What to work on:
Reproduce the article below about Handel's London house word for word, from its first sentence through its last.

Handel's London home, where he composed the Messiah in his dining room on the fourth floor, is to be bought from an insurance company with the help of a pounds 500,000 lottery grant and transformed into a museum.

The terraced five-storey house in Brook Street central London, where Handel lived for 36 years, was brand new when he moved into it in 1723. It is currently empty, slumbering behind hoarding, and the only clue to its original owner is a blue plaque beside the door.

Since Handel's death in 1759, the house has been taken up by individual owners, turned into a dental surgery and used as an antique shop. The museum hopes to open its doors to 50,000 visitors as a shrine to the composer in two years' time.

Dr Julie Anne Sadie, director of the museum, said: "Handel was the greatest composer ever to live and work in Britain. Other than his grave at Westminster Abbey there is no memorial to him.

"Composers are commemorated in their homes all over the world, so it's fitting and proper that the house in which he lived for so long should become a memorial to him."

The house consists of two rooms and a closet on each floor, and Handel, who was famously fond of fine food, would often retire to the closets to eat. He would even leave his guests in his dining room to eat while he ordered better wine and food in his closet.

Dr Sadie said: "This was the one foible of an otherwise very generous man who did so much for the charities of his day. There was just something about food for him, and of all the inventories the one for the kitchen is the most elaborate."

When renovated the house will include a recital room with seating for 70 people and there will also be a library.

Given records:
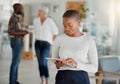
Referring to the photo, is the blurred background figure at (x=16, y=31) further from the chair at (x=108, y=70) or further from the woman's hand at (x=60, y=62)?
the woman's hand at (x=60, y=62)

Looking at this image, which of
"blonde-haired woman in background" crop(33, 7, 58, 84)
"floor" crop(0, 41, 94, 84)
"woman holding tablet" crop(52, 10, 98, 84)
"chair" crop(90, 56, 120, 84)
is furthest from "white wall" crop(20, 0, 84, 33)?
"woman holding tablet" crop(52, 10, 98, 84)

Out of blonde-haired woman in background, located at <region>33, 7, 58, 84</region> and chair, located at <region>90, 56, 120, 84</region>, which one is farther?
blonde-haired woman in background, located at <region>33, 7, 58, 84</region>

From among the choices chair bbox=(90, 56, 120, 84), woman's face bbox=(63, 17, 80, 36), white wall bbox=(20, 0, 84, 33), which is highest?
white wall bbox=(20, 0, 84, 33)

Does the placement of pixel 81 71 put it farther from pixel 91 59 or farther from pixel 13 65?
pixel 13 65

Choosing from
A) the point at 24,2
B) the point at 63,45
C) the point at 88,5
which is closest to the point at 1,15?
the point at 24,2

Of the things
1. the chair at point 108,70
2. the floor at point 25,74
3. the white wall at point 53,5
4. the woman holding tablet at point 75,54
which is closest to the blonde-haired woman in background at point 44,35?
the floor at point 25,74

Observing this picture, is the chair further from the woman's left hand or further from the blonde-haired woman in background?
the woman's left hand

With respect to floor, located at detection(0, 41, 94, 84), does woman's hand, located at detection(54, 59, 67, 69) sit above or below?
above

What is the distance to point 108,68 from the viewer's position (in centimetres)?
412

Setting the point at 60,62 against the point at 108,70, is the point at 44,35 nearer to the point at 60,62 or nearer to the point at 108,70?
the point at 108,70

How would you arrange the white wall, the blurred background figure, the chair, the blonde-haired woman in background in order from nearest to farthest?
the chair
the blurred background figure
the blonde-haired woman in background
the white wall

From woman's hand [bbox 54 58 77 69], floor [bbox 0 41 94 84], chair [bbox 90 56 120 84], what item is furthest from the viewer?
floor [bbox 0 41 94 84]

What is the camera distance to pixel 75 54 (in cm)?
216

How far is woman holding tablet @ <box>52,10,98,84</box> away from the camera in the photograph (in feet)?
6.99
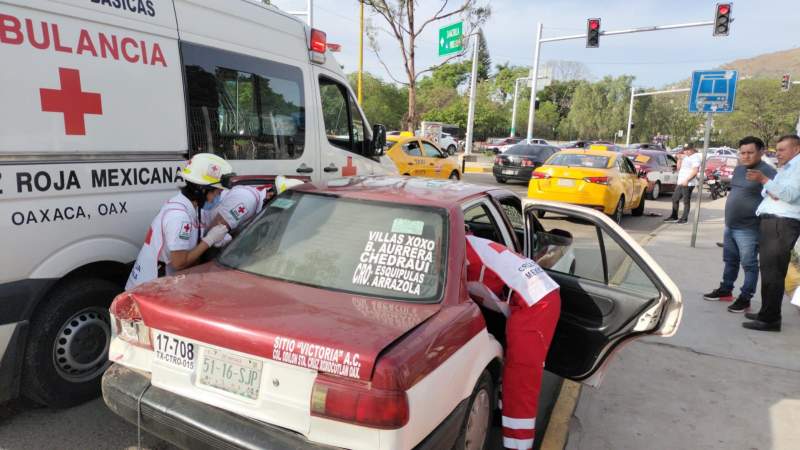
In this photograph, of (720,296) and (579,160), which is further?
(579,160)

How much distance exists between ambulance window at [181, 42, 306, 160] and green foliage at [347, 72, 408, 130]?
40093mm

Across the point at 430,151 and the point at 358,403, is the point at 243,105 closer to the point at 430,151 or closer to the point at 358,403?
the point at 358,403

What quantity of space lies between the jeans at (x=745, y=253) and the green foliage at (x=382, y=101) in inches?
1580

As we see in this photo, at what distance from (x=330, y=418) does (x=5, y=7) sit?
2625 millimetres

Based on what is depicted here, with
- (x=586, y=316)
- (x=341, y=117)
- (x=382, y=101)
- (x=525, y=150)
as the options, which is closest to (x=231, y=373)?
(x=586, y=316)

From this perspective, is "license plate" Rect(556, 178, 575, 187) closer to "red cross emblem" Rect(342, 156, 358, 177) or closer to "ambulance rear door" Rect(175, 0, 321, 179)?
"red cross emblem" Rect(342, 156, 358, 177)

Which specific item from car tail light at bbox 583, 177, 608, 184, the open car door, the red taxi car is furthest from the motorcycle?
the red taxi car

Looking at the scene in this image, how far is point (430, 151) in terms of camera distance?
13.9m

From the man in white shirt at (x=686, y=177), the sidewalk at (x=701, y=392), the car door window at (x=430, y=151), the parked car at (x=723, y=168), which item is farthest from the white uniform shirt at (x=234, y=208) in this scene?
the parked car at (x=723, y=168)

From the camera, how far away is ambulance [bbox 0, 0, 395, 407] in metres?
2.77

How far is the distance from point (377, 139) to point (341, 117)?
23.7 inches

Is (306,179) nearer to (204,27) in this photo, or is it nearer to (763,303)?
(204,27)

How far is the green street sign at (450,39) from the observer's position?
19.9 m

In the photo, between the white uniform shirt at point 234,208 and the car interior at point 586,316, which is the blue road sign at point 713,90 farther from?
the white uniform shirt at point 234,208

Output:
Handel's London home, where he composed the Messiah in his dining room on the fourth floor, is to be bought from an insurance company with the help of a pounds 500,000 lottery grant and transformed into a museum.

The terraced five-storey house in Brook Street central London, where Handel lived for 36 years, was brand new when he moved into it in 1723. It is currently empty, slumbering behind hoarding, and the only clue to its original owner is a blue plaque beside the door.

Since Handel's death in 1759, the house has been taken up by individual owners, turned into a dental surgery and used as an antique shop. The museum hopes to open its doors to 50,000 visitors as a shrine to the composer in two years' time.

Dr Julie Anne Sadie, director of the museum, said: "Handel was the greatest composer ever to live and work in Britain. Other than his grave at Westminster Abbey there is no memorial to him.

"Composers are commemorated in their homes all over the world, so it's fitting and proper that the house in which he lived for so long should become a memorial to him."

The house consists of two rooms and a closet on each floor, and Handel, who was famously fond of fine food, would often retire to the closets to eat. He would even leave his guests in his dining room to eat while he ordered better wine and food in his closet.

Dr Sadie said: "This was the one foible of an otherwise very generous man who did so much for the charities of his day. There was just something about food for him, and of all the inventories the one for the kitchen is the most elaborate."

When renovated the house will include a recital room with seating for 70 people and there will also be a library.